Alper GÖRMÜŞ
Geçtiğimiz pazartesi bu köşede, Adalet ve Kalkınma Partisi’nin (AK Parti) demokrasinin kurumsallaşmasına yönelik reformcu çabalarından vazgeçip, toplumun bir bölümünü dışlayan otoriter bir çizgiye yönelmesinin sembolik başlangıç tarihi olarak 1 Nisan 2013’ü önermiştim.
1 Nisan 2013, AK Parti İstanbul İl Başkanı Aziz Babuşçu’nun, yeni dönemin ‘inşa dönemi’ olacağı gerekçesiyle partisinin liberallerle yollarının ayrılacağını ilan ettiği, sonradan çok ünlenen konuşmasının basına yansıdığı tarihti.
Gerçekten de, 2013 baharından itibaren, özellikle yaz aylarındaki Gezi olayları ve yıl sonundaki bir tarafı yolsuzluk öbür tarafı hükümet devirme operasyonu olan 17-25 Aralık’tan sonra olan bitene baktığımızda, 1 Nisan 2013’ü AK Parti’nin giderek darlaşan yeni ‘toplum’ algısının başlangıç tarihi olarak düşünmek daha da anlamlı bir hale geliyor. (“AK Parti’nin ‘toplum’dan kendi ‘cemaat’ine dönüşünün yıldönümü”, Serbestiyet, 2 Nisan 2018).
Zikrettiğim yazı, cevabını bugün vermeye çalışacağımı söylediğim birkaç soruyla bitiyordu:
“Peki, AK Parti hangi koşullar oluştuktan sonra toplumun tamamının memnuniyetini sağlamayı önemsememeye başladı? Toplumun tamamının memnuniyetini sağlama stratejisi onu iktidar yapmaya devam ettiği halde neden bu stratejiden vazgeçip kendi cemaatine döndü? Mecbur mu kaldı, nefesi mi yetmedi?”
Bugün, bu soruları cevaplamaya çalışacağım.
Her ağacın kurdu özünden olur...
Bence AK Parti’nin dönüşümünün nedenleri ‘temel’ ve ‘tetikleyici’ (katalizör rolü oynayan) olmak üzere iki düzeyde ele alınabilir. Bu cümleden olmak üzere: Tetikleyici nedenler olmasaydı da AK Parti büyük bir ihtimalle ilk 10 yılındaki kapsayıcı iddialarından vazgeçip bugünkü dışlayıcı, kutuplaştırıcı vasıfları haiz bir parti haline gelecekti; bu, sadece bir zaman sorunuydu.
Bu paragraftan, özellikle ara başlıktaki ‘her ağacın kurdu özünden olur’ özdeyişinden kalkarak, AK Parti’yi değerlendirirken yıllardır eleştirdiğim ‘özcü’ yaklaşımı benimsemeye başladığım sonucu çıkmasın. (Bu yaklaşıma göre, AK Parti özü itibariyle ‘yanlış’ ve ‘kötü’dür, dolayısıyla ondan ‘doğru’ ve ‘iyi’ bir şeylerin sâdır olması mümkün değildir ve dolayısıyla onu programına ya da yapıp ettiklerine bakarak değerlendirmek doğru değildir.)

◆ Verilen kayıtlar ◆

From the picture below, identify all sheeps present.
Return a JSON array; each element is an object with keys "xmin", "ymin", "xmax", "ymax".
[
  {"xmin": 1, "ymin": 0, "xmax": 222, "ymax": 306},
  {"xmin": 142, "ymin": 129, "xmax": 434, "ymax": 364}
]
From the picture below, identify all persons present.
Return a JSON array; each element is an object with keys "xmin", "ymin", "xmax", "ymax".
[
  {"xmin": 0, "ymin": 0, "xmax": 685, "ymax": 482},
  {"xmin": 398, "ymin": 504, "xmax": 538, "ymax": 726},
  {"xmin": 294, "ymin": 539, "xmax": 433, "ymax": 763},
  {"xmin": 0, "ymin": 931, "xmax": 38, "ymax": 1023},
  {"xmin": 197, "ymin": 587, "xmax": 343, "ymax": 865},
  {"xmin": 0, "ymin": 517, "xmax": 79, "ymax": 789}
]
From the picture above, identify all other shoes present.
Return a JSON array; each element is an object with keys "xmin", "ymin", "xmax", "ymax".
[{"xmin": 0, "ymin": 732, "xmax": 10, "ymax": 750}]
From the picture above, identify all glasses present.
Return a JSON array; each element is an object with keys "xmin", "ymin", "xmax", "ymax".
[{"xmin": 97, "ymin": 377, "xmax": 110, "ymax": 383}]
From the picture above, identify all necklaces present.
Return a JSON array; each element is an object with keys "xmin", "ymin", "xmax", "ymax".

◆ Yapılacak iş ◆
Yukarıdaki AK Parti'nin dönüşümü üzerine yazıdan "1 Nisan 2013, AK" ile başlayıp "basına yansıdığı tarihti." ile biten kısmı birebir kopyalayın.

◆ Eksiksiz yanıt ◆
1 Nisan 2013, AK Parti İstanbul İl Başkanı Aziz Babuşçu’nun, yeni dönemin ‘inşa dönemi’ olacağı gerekçesiyle partisinin liberallerle yollarının ayrılacağını ilan ettiği, sonradan çok ünlenen konuşmasının basına yansıdığı tarihti.